Research has repeatedly demonstrated that use of either medication cuts the risk of overdose death by half or more — while abstinence treatment does not. One study suggested that abstinence-only treatment could worsen the odds of dying of overdose, compared with no treatment. In the study, medication was associated with a 65 percent reduction in overdose death risk compared to those receiving no treatment — while abstinence-based rehab was linked to a 42 percent increase in mortality and detox programs were linked to a 27 percent mortality increase.

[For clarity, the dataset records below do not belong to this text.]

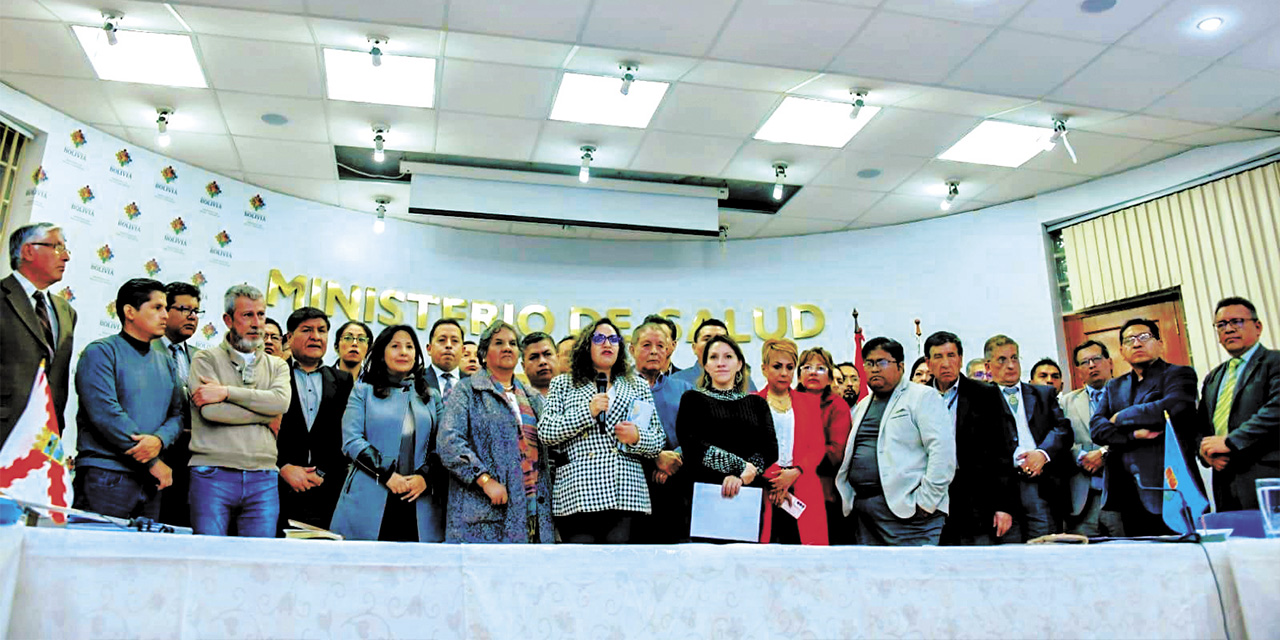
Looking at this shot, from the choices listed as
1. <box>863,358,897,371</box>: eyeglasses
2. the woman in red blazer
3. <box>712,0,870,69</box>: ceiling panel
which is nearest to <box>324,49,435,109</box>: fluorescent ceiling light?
<box>712,0,870,69</box>: ceiling panel

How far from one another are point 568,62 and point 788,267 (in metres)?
3.52

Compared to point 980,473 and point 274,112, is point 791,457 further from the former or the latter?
point 274,112

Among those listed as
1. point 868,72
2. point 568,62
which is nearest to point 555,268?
point 568,62

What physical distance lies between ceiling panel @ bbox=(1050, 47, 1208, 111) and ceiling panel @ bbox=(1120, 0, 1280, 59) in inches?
3.7

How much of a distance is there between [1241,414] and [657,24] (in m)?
3.38

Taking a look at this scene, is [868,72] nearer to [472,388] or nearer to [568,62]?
[568,62]

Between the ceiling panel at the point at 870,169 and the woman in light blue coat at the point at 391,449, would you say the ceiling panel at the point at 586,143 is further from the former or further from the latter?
the woman in light blue coat at the point at 391,449

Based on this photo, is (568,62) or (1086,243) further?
(1086,243)

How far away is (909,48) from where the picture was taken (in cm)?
465

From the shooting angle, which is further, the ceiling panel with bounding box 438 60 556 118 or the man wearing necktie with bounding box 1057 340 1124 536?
the ceiling panel with bounding box 438 60 556 118

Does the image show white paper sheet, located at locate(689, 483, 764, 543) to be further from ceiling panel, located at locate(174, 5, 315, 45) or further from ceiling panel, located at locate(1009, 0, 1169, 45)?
ceiling panel, located at locate(174, 5, 315, 45)

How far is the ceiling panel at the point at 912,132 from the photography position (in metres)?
5.51

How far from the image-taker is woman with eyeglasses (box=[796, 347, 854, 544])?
3.42 m

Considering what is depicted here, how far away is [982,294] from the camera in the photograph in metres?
6.94
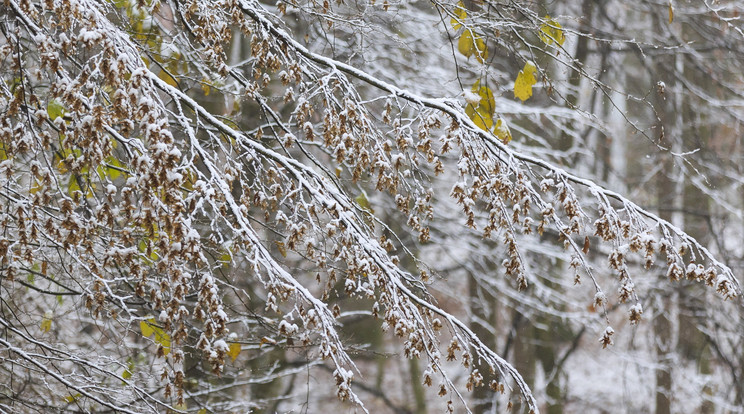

Treatment reform in recent years has focused on increasing acceptance of medication. With opioid addiction driving the worst overdose death crisis in history, now is not the time to backtrack. At least 40 percent of rehabs still reject the use methadone and buprenorphine.

Historically, many programs also used the abstinence concept to ban the use of psychiatric medications, even those with no addiction potential. But since research now shows that around half of people with addiction have mental illnesses, which can drive relapse if left untreated, this has also improved. Successfully medicating common conditions like depression and A.D.H.D. can increase the odds of kicking addictions.

My own story illustrates this. When I became profoundly depressed several years into abstinence, antidepressants revolutionized my recovery. For the first time, I was able to feel comfortable socially, without the harms of addictive drugs. Years of meetings and therapy couldn’t match the way these pills helped me to finally feel connected to friends and family members.

Mr. Kennedy, however, seems to think I need a work farm to end my Prozac “addiction.” He has even spoken out against Ozempic and similar drugs, which have recently shown promise in reducing substance misuse and overdose risk.

Mr. Kennedy’s opposition to medication comes from a well-founded skepticism of the pharmaceutical industry. Perhaps he doesn’t know, however, that the research into methadone, buprenorphine and other psychiatric drugs during addiction treatment was overwhelmingly funded by the N.I.H., not industry. (This is largely because drug companies have historically been reluctant to develop drugs for addicted people).

Moreover, rejecting all psychiatric medications because of a failure to distinguish between unhealthy addiction and therapeutic dependence is dangerous. Addiction involves compulsive behavior despite harm, while dependence on appropriately prescribed medications reduces compulsion and improves health. When the benefits outweigh the risks, these drugs can be what stands between a life of productivity and connectedness and a return to dysfunction or even death.

The overdose crisis highlights the urgent need to bring compassionate, evidence-based care to addiction treatment. The farm system Mr. Kennedy has advocated may sound idyllic, but it would recapitulate a troubled history. One of the world’s first residential programs for heroin addiction, founded in the 1930s by the U.S. government, was known as the “narcotics farm,” because an important aspect of treatment at the Kentucky site was farm work. Although humane by comparison to prison, the center was not effective and conducted some research that is now considered unethical.

America’s history of tough-love residential rehab is marked by horrifying institutional abuse, neglect and exploitation, which is inevitable when vulnerable populations are stigmatized, isolated and unable to expose maltreatment. Only recently have these harms been widely recognized, driving a shift away from residential care whenever possible. The last thing we need is someone to bring us back to the 1930s.